House GOP lawsuit: ACA payment transfers violate separation of powers

Additional details have surfaced about a key argument in last month's lawsuit filed by the House of Representatives, which claimed the White House is violating the Constitution in its implementation of the healthcare reform law.

The lawsuit highlighted two main points: Delaying the employer mandate and allegedly transferring money to insurance companies illegally.

The latter issue raises the concern that paying insurer subsidies out of an account not allotted by Congress violates the Constitutional separation of powers, reports USA Today.

Under the Affordable Care Act, insurers receive subsidies as a way to reduce out-of-pocket expenses for low-income consumers. While the ACA did, in fact, allow these payments to occur, no exact amount was set aside.

The lawsuit argues that the funds should have come from an annual amount issued by Congress. Instead, the Department of Treasury, which is part of the executive branch, pays the subsidies from the same Internal Revenue Services (IRS) account that issues tax credits to low-income individuals who buy health insurance on the exchanges, notes the article.

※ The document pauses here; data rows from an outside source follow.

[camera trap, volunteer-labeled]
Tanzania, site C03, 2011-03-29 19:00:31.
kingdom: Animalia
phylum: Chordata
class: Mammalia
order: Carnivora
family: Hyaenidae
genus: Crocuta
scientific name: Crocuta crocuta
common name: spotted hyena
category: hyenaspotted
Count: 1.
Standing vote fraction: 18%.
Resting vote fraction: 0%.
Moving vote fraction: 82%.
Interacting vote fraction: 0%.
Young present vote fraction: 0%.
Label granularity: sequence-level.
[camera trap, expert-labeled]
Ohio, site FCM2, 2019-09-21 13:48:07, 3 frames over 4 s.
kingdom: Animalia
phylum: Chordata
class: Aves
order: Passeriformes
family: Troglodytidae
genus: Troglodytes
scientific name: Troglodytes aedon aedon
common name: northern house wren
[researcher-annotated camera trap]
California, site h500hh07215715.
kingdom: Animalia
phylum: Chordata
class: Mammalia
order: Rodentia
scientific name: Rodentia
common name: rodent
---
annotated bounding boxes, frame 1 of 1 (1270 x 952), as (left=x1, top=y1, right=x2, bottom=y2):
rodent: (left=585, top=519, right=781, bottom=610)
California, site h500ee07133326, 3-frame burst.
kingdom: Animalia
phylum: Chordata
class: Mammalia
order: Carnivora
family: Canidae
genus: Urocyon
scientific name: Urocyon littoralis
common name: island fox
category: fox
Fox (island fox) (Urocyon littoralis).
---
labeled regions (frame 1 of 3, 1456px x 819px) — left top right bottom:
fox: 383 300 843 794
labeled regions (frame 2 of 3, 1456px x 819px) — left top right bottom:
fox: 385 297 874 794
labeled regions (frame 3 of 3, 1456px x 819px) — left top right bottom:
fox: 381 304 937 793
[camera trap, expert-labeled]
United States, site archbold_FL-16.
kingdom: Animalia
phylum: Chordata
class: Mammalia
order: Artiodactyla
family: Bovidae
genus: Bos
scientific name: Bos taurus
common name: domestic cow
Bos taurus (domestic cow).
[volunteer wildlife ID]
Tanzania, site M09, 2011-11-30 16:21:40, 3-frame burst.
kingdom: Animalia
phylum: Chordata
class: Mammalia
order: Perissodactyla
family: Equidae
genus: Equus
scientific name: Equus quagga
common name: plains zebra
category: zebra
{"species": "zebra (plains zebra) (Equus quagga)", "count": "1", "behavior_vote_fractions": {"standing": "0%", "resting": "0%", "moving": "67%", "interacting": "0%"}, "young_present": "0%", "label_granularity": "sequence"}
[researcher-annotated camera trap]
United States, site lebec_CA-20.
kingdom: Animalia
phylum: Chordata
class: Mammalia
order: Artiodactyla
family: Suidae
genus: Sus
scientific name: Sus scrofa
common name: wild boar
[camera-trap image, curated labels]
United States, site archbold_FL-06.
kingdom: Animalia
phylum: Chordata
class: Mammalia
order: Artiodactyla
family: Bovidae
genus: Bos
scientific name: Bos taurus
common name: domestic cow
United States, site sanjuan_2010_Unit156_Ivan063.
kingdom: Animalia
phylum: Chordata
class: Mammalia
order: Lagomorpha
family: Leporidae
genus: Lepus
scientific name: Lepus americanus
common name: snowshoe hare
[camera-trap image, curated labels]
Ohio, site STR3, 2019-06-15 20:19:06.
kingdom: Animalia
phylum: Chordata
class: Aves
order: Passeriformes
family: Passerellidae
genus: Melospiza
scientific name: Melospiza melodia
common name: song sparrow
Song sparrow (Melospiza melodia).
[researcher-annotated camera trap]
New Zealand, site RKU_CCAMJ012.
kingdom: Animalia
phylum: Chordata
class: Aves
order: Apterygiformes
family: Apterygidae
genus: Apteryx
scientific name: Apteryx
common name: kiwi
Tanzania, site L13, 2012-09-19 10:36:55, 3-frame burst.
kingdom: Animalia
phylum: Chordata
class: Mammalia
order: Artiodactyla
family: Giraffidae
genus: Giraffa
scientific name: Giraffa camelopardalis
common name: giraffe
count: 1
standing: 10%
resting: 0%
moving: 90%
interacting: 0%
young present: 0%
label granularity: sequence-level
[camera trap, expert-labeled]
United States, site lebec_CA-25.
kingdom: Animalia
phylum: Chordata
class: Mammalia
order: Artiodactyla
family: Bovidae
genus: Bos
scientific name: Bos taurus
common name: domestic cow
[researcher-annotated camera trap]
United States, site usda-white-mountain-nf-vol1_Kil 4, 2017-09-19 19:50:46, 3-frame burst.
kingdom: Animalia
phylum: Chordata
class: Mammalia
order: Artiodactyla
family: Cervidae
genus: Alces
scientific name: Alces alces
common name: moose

Under the ACA, the lawsuit argues, the IRS account is used only to pay tax credits. Subsidies are not considered a tax credit.

If the lawsuit gains traction, the loss of subsidies for insurers could negatively impact millions of low-income consumers. "For a lot of those individuals, without additional financial support, they probably would have to drop coverage. They just don't have the working capital in a family budget to afford it. So it's a critical part of the puzzle," former Department of Health and Human Services Secretary Kathleen Sebelius told USA Today.

What's more, another ruling could dampen the hopes of low-income individuals who need financial assistance to obtain insurance. Last month, the Supreme Court agreed to hear the federal subsidy case of King v. Burwell. If the court overrules the decision, consumers will be left without subsidies to help pay their insurance premiums, FierceHealthPayer previously reported.